**Given text:**
((

Re: [HACKERS] A design for amcheck heapam verification

Andres Freund Thu, 29 Mar 2018 18:19:21 -0700

Hi,

On 2018-03-26 20:20:57 -0700, Peter Geoghegan wrote:
> From ede1ba731dc818172a94adbb6331323c1f2b1170 Mon Sep 17 00:00:00 2001
> From: Peter Geoghegan <p...@bowt.ie>
> Date: Thu, 24 Aug 2017 20:58:21 -0700
> Subject: [PATCH v7 1/2] Add Bloom filter data structure implementation.
> 
> A Bloom filter is a space-efficient, probabilistic data structure that
> can be used to test set membership.  Callers will sometimes incur false
> positives, but never false negatives.  The rate of false positives is a
> function of the total number of elements and the amount of memory
> available for the Bloom filter.
> 
> Two classic applications of Bloom filters are cache filtering, and data
> synchronization testing.  Any user of Bloom filters must accept the
> possibility of false positives as a cost worth paying for the benefit in
> space efficiency.
> 
> This commit adds a test harness extension module, test_bloomfilter.  It
> can be used to get a sense of how the Bloom filter implementation
> performs under varying conditions.


Maybe add a short paragraph explaining what this'll be used for soon.

> @@ -12,7 +12,7 @@ subdir = src/backend/lib
>  top_builddir = ../../..
>  include $(top_builddir)/src/Makefile.global
>  
> -OBJS = binaryheap.o bipartite_match.o dshash.o hyperloglog.o ilist.o \
> -        knapsack.o pairingheap.o rbtree.o stringinfo.o
> +OBJS = binaryheap.o bipartite_match.o bloomfilter.o dshash.o hyperloglog.o \
> +       ilist.o knapsack.o pairingheap.o rbtree.o stringinfo.o

*NOT* for this patch: I really wonder whether we should move towards a
style where there's only ever a single object per-line. Would make
things like this easier to view and conflicts easier to resolve.


> --- /dev/null
> +++ b/src/backend/lib/bloomfilter.c
> @@ -0,0 +1,304 @@
> +/*-------------------------------------------------------------------------
> + *
> + * bloomfilter.c
> + *           Space-efficient set membership testing
> + *
> + * A Bloom filter is a probabilistic data structure that is used to test an
> + * element's membership of a set.

))

**Provided material:**
((

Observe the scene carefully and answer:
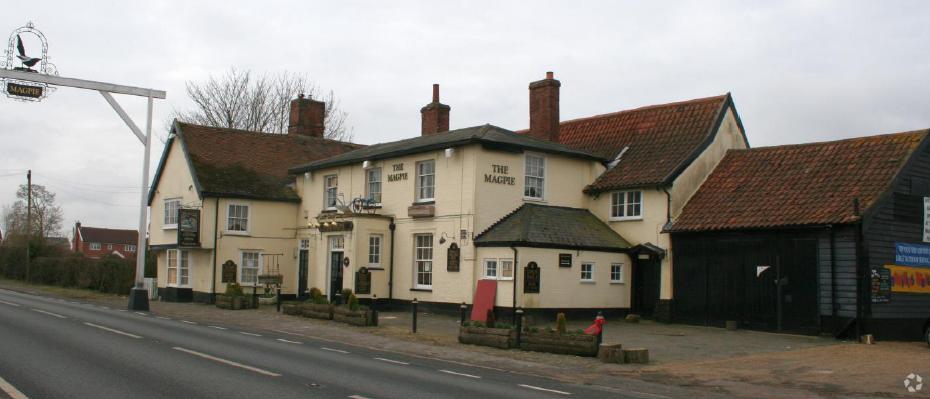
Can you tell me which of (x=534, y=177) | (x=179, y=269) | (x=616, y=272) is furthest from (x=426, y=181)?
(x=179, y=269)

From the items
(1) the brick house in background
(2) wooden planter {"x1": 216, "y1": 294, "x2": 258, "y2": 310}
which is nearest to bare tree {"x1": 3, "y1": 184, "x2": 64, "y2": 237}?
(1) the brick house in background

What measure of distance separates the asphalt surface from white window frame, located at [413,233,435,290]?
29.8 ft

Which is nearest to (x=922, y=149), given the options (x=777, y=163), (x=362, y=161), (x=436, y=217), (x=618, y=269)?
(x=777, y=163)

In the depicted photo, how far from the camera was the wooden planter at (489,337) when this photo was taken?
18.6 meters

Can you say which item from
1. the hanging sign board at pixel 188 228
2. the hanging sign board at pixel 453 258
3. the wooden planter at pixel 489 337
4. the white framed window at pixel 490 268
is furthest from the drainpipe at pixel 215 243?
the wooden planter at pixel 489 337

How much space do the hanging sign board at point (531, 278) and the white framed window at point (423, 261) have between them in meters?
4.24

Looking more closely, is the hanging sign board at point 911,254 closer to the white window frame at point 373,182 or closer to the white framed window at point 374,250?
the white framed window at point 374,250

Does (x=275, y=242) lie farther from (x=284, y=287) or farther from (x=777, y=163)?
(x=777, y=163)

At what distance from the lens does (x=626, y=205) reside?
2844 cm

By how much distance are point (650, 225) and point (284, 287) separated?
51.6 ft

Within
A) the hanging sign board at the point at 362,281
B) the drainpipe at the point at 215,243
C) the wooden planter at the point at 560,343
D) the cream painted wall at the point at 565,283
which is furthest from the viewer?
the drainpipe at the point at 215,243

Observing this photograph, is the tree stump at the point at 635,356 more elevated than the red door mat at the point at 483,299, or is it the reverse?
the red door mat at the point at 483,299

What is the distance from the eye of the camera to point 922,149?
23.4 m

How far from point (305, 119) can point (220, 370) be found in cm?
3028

))
((

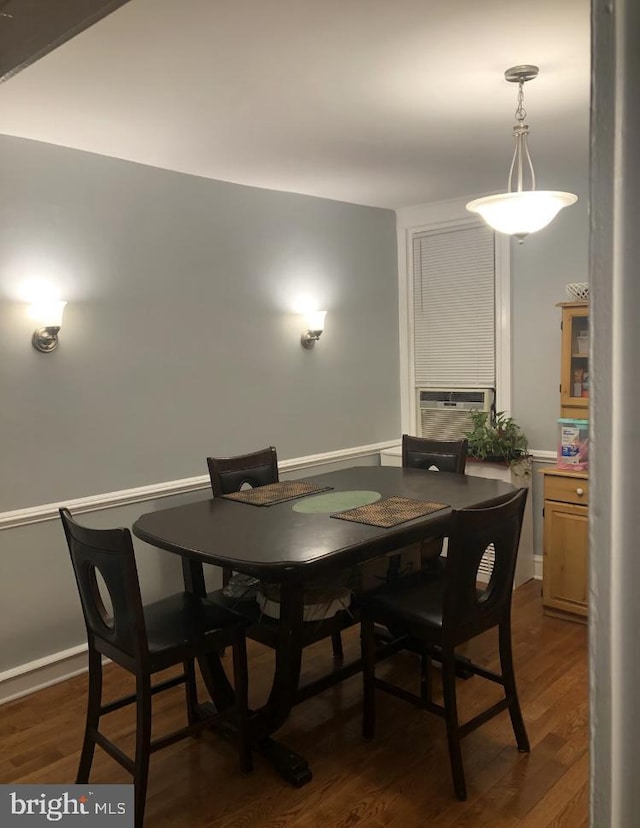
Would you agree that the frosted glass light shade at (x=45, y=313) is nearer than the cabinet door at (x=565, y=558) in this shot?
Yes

))

**Goal:** In the Bloom filter thread, which object files are on the second line of the new OBJS assignment in the Makefile change? Answer from the Bloom filter thread alone, not from the records.

**Answer in full:** ilist.o, knapsack.o, pairingheap.o, rbtree.o, stringinfo.o